The old soldier threw up his hands. "Trouble!" he cried. "Why I'm simply daft with it! Look at that!" He pointed to the farthest side of the room.
It was dimly lighted there. Lounsbury stepped forward and peered down—then recoiled, as startled as if he had happened upon something dead. On the floor was a man—a man whose back was bent rounding, and whose arms and legs were hugged up against his abdomen and chest. Torso and limbs were alike, frightfully shrunken; the hands, mere claws. Lounsbury could not see the face. But the hair was uncovered, and it was the hair that made him "goose-flesh" from head to heel. It was white—not the white of old age, with glancing tints of silver or yellow—but the dead white of an agony that had withered it to the roots. Circling it, and separating the scalp from the face and neck, ran a narrow fringe that was still brown, as if, changing in a night, it had lacked full time for completion.

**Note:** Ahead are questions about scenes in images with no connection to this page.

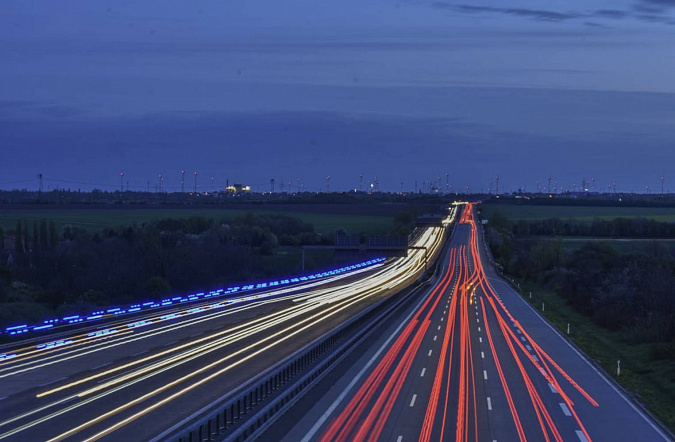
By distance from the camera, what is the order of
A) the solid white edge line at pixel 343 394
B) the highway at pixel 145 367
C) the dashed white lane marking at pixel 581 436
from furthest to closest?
the solid white edge line at pixel 343 394
the dashed white lane marking at pixel 581 436
the highway at pixel 145 367

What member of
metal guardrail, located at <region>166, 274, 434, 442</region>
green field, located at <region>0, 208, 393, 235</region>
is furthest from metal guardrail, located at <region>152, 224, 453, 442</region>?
green field, located at <region>0, 208, 393, 235</region>

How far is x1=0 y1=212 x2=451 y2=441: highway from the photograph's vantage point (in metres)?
21.2

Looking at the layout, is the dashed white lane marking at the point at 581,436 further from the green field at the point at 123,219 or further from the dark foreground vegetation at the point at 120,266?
A: the green field at the point at 123,219

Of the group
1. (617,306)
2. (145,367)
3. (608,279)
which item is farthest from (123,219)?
(145,367)

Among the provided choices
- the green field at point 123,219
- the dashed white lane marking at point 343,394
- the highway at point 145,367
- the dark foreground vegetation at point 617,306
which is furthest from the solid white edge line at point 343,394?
the green field at point 123,219

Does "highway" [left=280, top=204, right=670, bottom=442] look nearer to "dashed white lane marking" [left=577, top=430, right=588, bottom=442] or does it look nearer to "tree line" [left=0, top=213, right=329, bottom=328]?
"dashed white lane marking" [left=577, top=430, right=588, bottom=442]

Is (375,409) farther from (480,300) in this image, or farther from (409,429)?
(480,300)

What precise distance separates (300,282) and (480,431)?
→ 54995 millimetres

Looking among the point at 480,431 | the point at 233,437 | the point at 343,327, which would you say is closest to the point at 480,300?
the point at 343,327

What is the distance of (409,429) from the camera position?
22344 mm

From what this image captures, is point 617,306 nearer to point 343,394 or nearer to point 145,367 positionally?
point 343,394

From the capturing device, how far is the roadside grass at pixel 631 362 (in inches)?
1108

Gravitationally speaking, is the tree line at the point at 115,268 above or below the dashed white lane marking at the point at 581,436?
below

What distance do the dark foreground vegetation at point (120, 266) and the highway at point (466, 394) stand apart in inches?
917
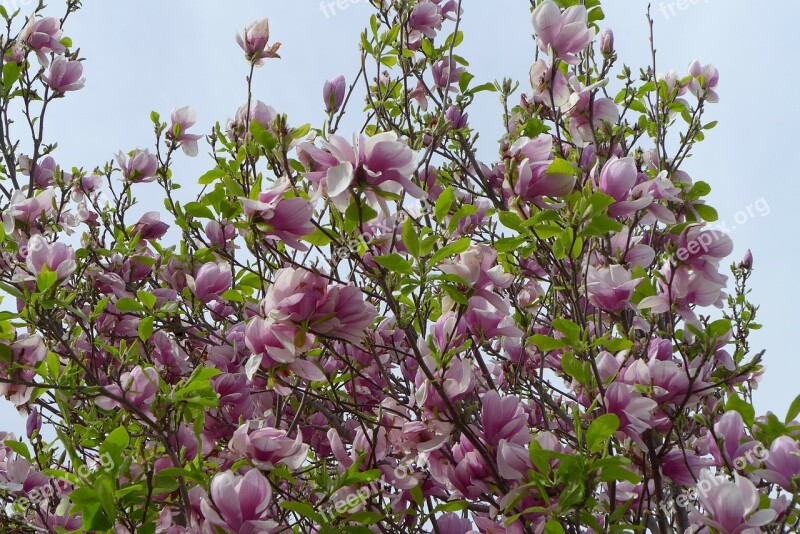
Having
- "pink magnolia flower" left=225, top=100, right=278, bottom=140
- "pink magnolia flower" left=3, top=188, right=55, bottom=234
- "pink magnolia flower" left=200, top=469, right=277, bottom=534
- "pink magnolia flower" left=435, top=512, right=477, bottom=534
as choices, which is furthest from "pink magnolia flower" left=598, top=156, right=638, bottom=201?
"pink magnolia flower" left=3, top=188, right=55, bottom=234

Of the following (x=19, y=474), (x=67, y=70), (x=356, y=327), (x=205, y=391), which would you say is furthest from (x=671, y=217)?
(x=67, y=70)

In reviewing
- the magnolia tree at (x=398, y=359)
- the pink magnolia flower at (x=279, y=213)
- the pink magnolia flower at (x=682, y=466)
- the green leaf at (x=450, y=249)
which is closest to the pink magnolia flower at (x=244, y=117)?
the magnolia tree at (x=398, y=359)

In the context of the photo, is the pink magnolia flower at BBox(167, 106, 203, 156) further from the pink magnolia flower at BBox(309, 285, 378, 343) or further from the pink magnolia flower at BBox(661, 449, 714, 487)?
the pink magnolia flower at BBox(661, 449, 714, 487)

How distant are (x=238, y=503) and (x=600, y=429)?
30.2 inches

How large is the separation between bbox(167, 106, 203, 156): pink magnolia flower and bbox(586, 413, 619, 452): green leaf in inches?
101

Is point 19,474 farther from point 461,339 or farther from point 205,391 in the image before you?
point 461,339

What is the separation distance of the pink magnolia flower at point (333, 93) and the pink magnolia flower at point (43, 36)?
1.79 meters

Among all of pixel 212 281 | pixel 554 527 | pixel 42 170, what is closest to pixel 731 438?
pixel 554 527

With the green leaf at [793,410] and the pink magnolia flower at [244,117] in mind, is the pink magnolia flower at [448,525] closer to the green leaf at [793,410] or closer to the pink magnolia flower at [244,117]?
the green leaf at [793,410]

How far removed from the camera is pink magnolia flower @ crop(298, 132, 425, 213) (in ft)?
4.39

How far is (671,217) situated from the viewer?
185 centimetres

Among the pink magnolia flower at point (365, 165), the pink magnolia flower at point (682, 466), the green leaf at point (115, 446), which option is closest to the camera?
the pink magnolia flower at point (365, 165)

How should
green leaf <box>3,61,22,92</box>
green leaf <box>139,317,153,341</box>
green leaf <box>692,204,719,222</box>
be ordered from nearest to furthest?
green leaf <box>139,317,153,341</box>, green leaf <box>692,204,719,222</box>, green leaf <box>3,61,22,92</box>

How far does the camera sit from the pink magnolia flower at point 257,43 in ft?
8.39
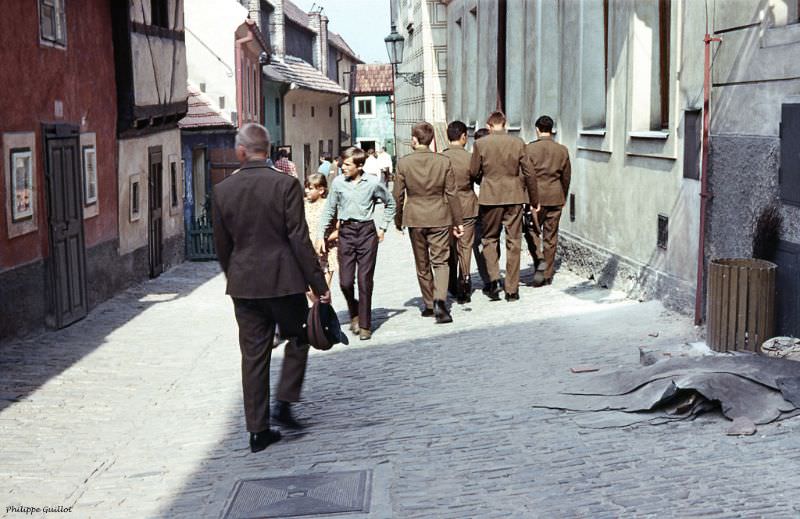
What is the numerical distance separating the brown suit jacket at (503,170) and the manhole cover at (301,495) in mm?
6270

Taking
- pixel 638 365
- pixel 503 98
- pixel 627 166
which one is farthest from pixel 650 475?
pixel 503 98

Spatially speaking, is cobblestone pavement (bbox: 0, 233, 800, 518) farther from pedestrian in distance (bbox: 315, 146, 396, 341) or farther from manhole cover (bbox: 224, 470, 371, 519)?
pedestrian in distance (bbox: 315, 146, 396, 341)

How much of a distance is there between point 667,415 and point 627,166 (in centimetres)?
572

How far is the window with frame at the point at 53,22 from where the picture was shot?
12.4 metres

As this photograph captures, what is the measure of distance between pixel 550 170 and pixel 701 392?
6.56m

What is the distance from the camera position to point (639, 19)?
11.5 meters

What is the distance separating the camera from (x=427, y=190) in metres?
10.5

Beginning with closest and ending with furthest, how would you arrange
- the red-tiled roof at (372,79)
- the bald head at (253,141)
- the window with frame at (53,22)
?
the bald head at (253,141)
the window with frame at (53,22)
the red-tiled roof at (372,79)

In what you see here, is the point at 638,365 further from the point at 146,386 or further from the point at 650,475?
the point at 146,386

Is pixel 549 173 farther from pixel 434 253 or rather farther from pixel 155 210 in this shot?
pixel 155 210

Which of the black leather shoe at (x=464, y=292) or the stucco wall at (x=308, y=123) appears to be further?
the stucco wall at (x=308, y=123)

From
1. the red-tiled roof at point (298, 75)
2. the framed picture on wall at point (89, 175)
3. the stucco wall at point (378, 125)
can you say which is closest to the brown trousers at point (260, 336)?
the framed picture on wall at point (89, 175)

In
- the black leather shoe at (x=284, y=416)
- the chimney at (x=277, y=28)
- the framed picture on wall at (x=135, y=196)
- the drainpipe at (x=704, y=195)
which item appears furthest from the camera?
the chimney at (x=277, y=28)

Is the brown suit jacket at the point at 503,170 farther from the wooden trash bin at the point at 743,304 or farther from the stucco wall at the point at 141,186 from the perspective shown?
the stucco wall at the point at 141,186
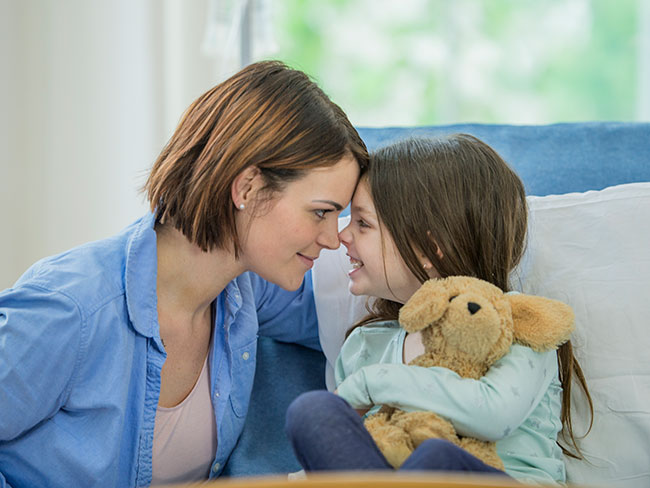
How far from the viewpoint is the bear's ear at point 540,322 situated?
3.47 ft

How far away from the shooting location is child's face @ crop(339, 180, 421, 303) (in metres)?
1.26

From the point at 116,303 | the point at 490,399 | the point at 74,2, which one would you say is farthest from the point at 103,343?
the point at 74,2

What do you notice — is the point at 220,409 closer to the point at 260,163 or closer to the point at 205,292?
the point at 205,292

Lounsbury could not take his eyes from the huddled shape. Colonel Cummings paused beside him. "This morning," he said, speaking in an undertone, "a sentry signalled from beyond the barracks. Two or three men took guns and ran out. They found this. His clothes were stiff with ice. He was almost frozen, though he had been travelling steadily. He was utterly worn out, and was crawling forward on his hands and knees." The ragged sleeves and trousers, stained darker from the wounds on elbows and knees, were mute testimony. "He couldn't see," continued the colonel. "He was snow-blind. They laid him out on a drift and rubbed him. The surgeon did the rest. He begged to see me. They brought him in, and he told his story. It's an old one—you've heard it. But it's always new, too. This is Frank Jamieson, a young——"
As he heard his name, the man stirred, straightened his legs and let fall his arms. He looked up.
"Young!" gasped Lounsbury. "Good God!" The face was aged like the hair!
Jamieson struggled weakly to his feet, using the wall to brace him.
Colonel Cummings hastened across and lent the support of an arm. "No, no," he protested. "You mustn't talk. You're too weak."